■ Exercise description:
Format every line of the rows below as a JSON list of strings, one string per line, skipping blank lines. Leave the pictures out of your answer.

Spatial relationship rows
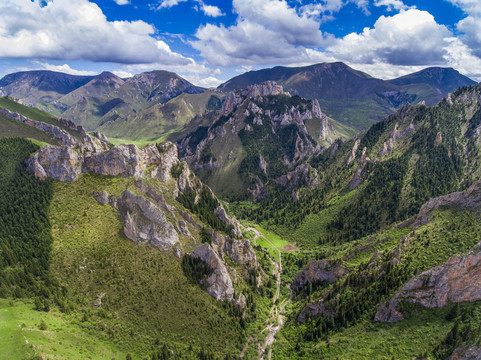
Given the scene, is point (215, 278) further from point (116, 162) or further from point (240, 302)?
point (116, 162)

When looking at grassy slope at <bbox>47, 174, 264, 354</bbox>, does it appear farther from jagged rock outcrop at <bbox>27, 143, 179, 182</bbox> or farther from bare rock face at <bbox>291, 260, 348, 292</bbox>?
bare rock face at <bbox>291, 260, 348, 292</bbox>

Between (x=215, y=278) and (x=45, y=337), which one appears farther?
(x=215, y=278)

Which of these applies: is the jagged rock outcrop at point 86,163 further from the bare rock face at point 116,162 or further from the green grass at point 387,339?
the green grass at point 387,339

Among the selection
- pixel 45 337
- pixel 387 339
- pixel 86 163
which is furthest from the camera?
pixel 86 163

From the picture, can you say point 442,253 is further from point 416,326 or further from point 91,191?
point 91,191

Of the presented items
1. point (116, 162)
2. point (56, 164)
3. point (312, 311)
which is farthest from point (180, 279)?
point (56, 164)
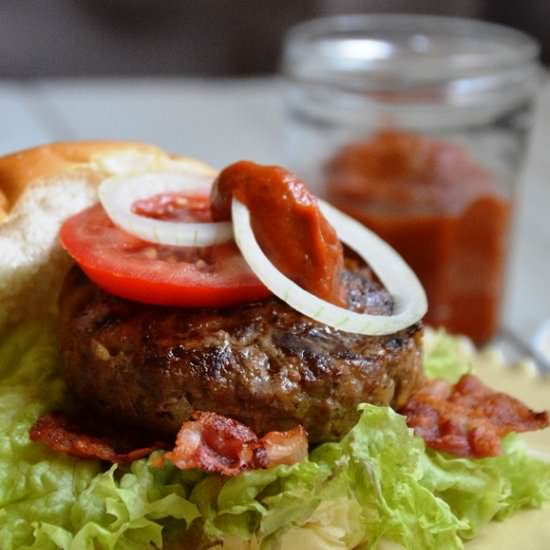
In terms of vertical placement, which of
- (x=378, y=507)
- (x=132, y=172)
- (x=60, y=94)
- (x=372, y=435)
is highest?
(x=132, y=172)

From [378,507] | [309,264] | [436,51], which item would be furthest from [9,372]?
[436,51]

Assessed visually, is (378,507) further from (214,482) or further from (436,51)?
(436,51)

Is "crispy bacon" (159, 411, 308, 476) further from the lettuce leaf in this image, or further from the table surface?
the table surface

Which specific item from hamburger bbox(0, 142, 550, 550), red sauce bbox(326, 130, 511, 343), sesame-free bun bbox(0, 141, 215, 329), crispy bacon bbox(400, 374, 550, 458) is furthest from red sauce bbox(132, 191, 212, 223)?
red sauce bbox(326, 130, 511, 343)

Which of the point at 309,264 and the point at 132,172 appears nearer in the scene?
the point at 309,264

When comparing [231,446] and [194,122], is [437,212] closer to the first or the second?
[231,446]

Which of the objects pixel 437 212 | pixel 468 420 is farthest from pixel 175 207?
pixel 437 212

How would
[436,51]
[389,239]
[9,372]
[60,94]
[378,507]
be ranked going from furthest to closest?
1. [60,94]
2. [436,51]
3. [389,239]
4. [9,372]
5. [378,507]
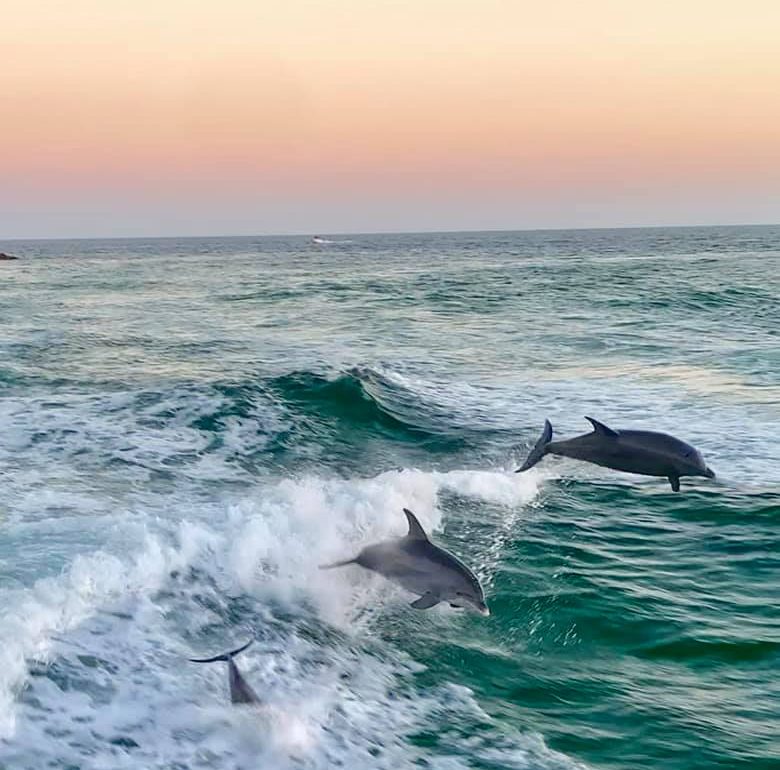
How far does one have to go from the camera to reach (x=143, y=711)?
20.6 feet

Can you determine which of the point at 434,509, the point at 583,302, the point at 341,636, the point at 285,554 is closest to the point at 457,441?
the point at 434,509

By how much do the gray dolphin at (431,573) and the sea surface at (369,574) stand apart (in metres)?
0.34

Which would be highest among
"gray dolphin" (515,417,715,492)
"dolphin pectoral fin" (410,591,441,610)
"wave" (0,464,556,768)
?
"gray dolphin" (515,417,715,492)

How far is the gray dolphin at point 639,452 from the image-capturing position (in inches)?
391

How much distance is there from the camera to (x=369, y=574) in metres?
8.80

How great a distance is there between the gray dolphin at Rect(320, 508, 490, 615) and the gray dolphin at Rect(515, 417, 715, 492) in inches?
87.0

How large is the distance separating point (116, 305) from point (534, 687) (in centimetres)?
3621

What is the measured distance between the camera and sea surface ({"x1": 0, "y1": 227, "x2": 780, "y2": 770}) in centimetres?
640

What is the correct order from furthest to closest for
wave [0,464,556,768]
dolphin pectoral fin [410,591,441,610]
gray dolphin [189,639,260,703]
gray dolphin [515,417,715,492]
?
1. gray dolphin [515,417,715,492]
2. dolphin pectoral fin [410,591,441,610]
3. gray dolphin [189,639,260,703]
4. wave [0,464,556,768]

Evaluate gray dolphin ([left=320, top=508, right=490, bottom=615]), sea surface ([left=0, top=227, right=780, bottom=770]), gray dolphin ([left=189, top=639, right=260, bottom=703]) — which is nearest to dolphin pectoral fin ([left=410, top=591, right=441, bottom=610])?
gray dolphin ([left=320, top=508, right=490, bottom=615])

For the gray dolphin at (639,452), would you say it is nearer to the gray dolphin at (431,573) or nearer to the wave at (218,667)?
the wave at (218,667)

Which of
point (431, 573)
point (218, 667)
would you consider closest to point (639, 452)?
point (431, 573)

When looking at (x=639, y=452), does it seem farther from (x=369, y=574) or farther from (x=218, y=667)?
(x=218, y=667)

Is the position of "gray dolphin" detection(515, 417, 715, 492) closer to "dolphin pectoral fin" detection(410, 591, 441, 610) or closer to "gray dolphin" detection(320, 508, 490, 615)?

■ Written response:
[
  "Given the scene, is point (215, 278) further from point (116, 162) or further from point (240, 302)?",
  "point (116, 162)",
  "When looking at grassy slope at <bbox>47, 174, 264, 354</bbox>, does it appear farther from jagged rock outcrop at <bbox>27, 143, 179, 182</bbox> or farther from bare rock face at <bbox>291, 260, 348, 292</bbox>?",
  "bare rock face at <bbox>291, 260, 348, 292</bbox>",
  "Between (x=215, y=278) and (x=45, y=337), which one appears farther?",
  "(x=215, y=278)",
  "Which of these applies: is the jagged rock outcrop at point 86,163 further from the bare rock face at point 116,162 or further from the green grass at point 387,339?",
  "the green grass at point 387,339",
  "Among the selection",
  "- pixel 45 337",
  "- pixel 387 339",
  "- pixel 86 163",
  "which is furthest from the camera?",
  "pixel 86 163",
  "From the picture, can you say point 442,253 is further from point 416,326 or further from point 91,191?",
  "point 91,191",
  "Of the presented items",
  "1. point (116, 162)",
  "2. point (56, 164)",
  "3. point (312, 311)",
  "which is farthest from point (180, 279)?",
  "point (56, 164)",
  "In terms of vertical placement, which of",
  "- (x=378, y=507)",
  "- (x=132, y=172)",
  "- (x=60, y=94)",
  "- (x=372, y=435)",
  "is highest?",
  "(x=132, y=172)",
  "From [378,507] | [309,264] | [436,51], which item would be furthest from [9,372]?",
  "[436,51]",
  "Assessed visually, is (378,507) further from (214,482) or further from (436,51)?",
  "(436,51)",
  "Is \"crispy bacon\" (159, 411, 308, 476) further from the lettuce leaf in this image, or further from the table surface?",
  "the table surface",
  "Which specific item from hamburger bbox(0, 142, 550, 550), red sauce bbox(326, 130, 511, 343), sesame-free bun bbox(0, 141, 215, 329), crispy bacon bbox(400, 374, 550, 458) is furthest from red sauce bbox(132, 191, 212, 223)?",
  "red sauce bbox(326, 130, 511, 343)",
  "Which of the point at 309,264 and the point at 132,172 appears nearer in the scene?",
  "the point at 309,264",
  "When comparing [231,446] and [194,122], is [437,212] closer to the first or the second?",
  "[231,446]",
  "Which of the objects pixel 437 212 | pixel 468 420 is farthest from pixel 175 207?",
  "pixel 437 212",
  "How would",
  "[436,51]",
  "[389,239]",
  "[9,372]",
  "[60,94]",
  "[378,507]",
  "be ranked going from furthest to closest?",
  "1. [60,94]",
  "2. [436,51]",
  "3. [389,239]",
  "4. [9,372]",
  "5. [378,507]",
  "How far does one have to go from the camera to reach (x=143, y=711)?",
  "20.6 feet",
  "Can you determine which of the point at 434,509, the point at 583,302, the point at 341,636, the point at 285,554 is closest to the point at 457,441?",
  "the point at 434,509",
  "By how much do the gray dolphin at (431,573) and the sea surface at (369,574) stand apart (in metres)?",
  "0.34",
  "Which would be highest among",
  "\"gray dolphin\" (515,417,715,492)",
  "\"dolphin pectoral fin\" (410,591,441,610)",
  "\"wave\" (0,464,556,768)",
  "?",
  "\"gray dolphin\" (515,417,715,492)",
  "How far is the gray dolphin at point 639,452 from the image-capturing position (in inches)?",
  "391",
  "How much distance is there from the camera to (x=369, y=574) in metres?",
  "8.80",
  "How great a distance is there between the gray dolphin at Rect(320, 508, 490, 615) and the gray dolphin at Rect(515, 417, 715, 492) in inches?",
  "87.0",
  "How large is the distance separating point (116, 305) from point (534, 687) (in centimetres)?",
  "3621",
  "What is the measured distance between the camera and sea surface ({\"x1\": 0, \"y1\": 227, \"x2\": 780, \"y2\": 770}) in centimetres?",
  "640",
  "What is the correct order from furthest to closest for",
  "wave [0,464,556,768]",
  "dolphin pectoral fin [410,591,441,610]",
  "gray dolphin [189,639,260,703]",
  "gray dolphin [515,417,715,492]",
  "?",
  "1. gray dolphin [515,417,715,492]",
  "2. dolphin pectoral fin [410,591,441,610]",
  "3. gray dolphin [189,639,260,703]",
  "4. wave [0,464,556,768]",
  "Evaluate gray dolphin ([left=320, top=508, right=490, bottom=615]), sea surface ([left=0, top=227, right=780, bottom=770]), gray dolphin ([left=189, top=639, right=260, bottom=703]) — which is nearest to dolphin pectoral fin ([left=410, top=591, right=441, bottom=610])?",
  "gray dolphin ([left=320, top=508, right=490, bottom=615])",
  "For the gray dolphin at (639,452), would you say it is nearer to the gray dolphin at (431,573) or nearer to the wave at (218,667)?",
  "the wave at (218,667)",
  "Which of",
  "point (431, 573)",
  "point (218, 667)",
  "would you consider closest to point (639, 452)?",
  "point (431, 573)",
  "When looking at (x=639, y=452), does it seem farther from (x=369, y=574) or farther from (x=218, y=667)?",
  "(x=218, y=667)",
  "Is the position of \"gray dolphin\" detection(515, 417, 715, 492) closer to \"dolphin pectoral fin\" detection(410, 591, 441, 610) or closer to \"gray dolphin\" detection(320, 508, 490, 615)?"
]